RecursiveCall
RecursiveCall

Reputation: 492

Using a private class in place of a field - performance/memory penalty?

I'm reviewing someone's code and came across this private class:

class CustomType : Dictionary<int, SomeOtherCustomType>
{
    // This is empty; nothing omitted here
}

CustomType is then used all over the parent class. This is neat of course, since CustomType is shorter than

Dictionary<int, SomeOtherCustomType>

My question is, what are the performance/memory implications of having an inner class just for a shortcut? In a performance sensitive application, does this contribute (even slightly) to higher memory and/or CPU usage?

Upvotes: 28

Views: 716

Answers (2)

Doctor Jones
Doctor Jones

Reputation: 21664

Unless there's another reason for defining a custom type I'd suggest changing it to a using statement.

using CustomType = Dictionary<int, SomeOtherCustomType>;

It just defines an alias for the dictionary and can be quite useful if you're consuming some complicated parameterised classes.

This eliminates the need of declaring a new type, because as the code stands at the moment the following would fail.

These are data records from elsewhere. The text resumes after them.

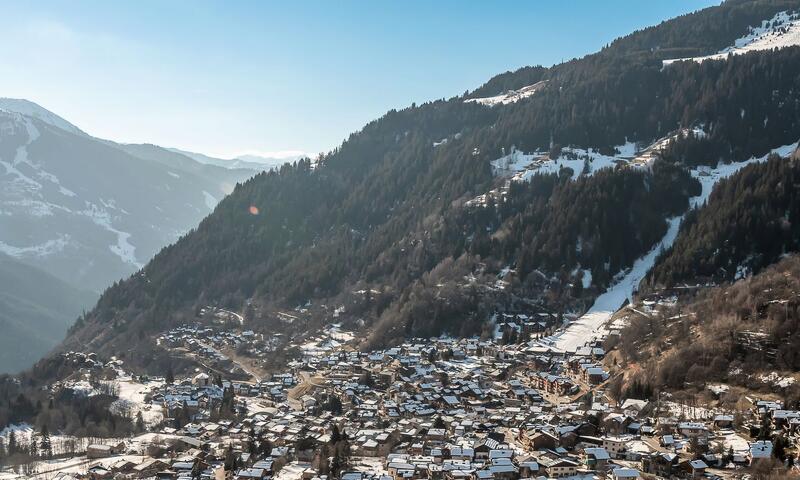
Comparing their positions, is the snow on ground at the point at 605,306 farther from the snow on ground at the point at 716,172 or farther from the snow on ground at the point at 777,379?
the snow on ground at the point at 777,379

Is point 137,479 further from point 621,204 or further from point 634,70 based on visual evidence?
point 634,70

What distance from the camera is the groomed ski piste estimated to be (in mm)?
91056

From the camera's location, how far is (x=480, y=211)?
442ft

CustomType dictionary = new Dictionary<int, SomeOtherCustomType>(); //custom type is a different class and can't be instantiated with a dictionary

However, it would work if you use an alias instead.

Upvotes: 50

Mike Perrenoud
Mike Perrenoud

Reputation: 67898

The short and the long of it is, no. The class CustomType is by definition a Dictionary<int, SomeOtherCustomType> and so it will be allocated as such.

This is particularly true because there literally is no implementation for the class.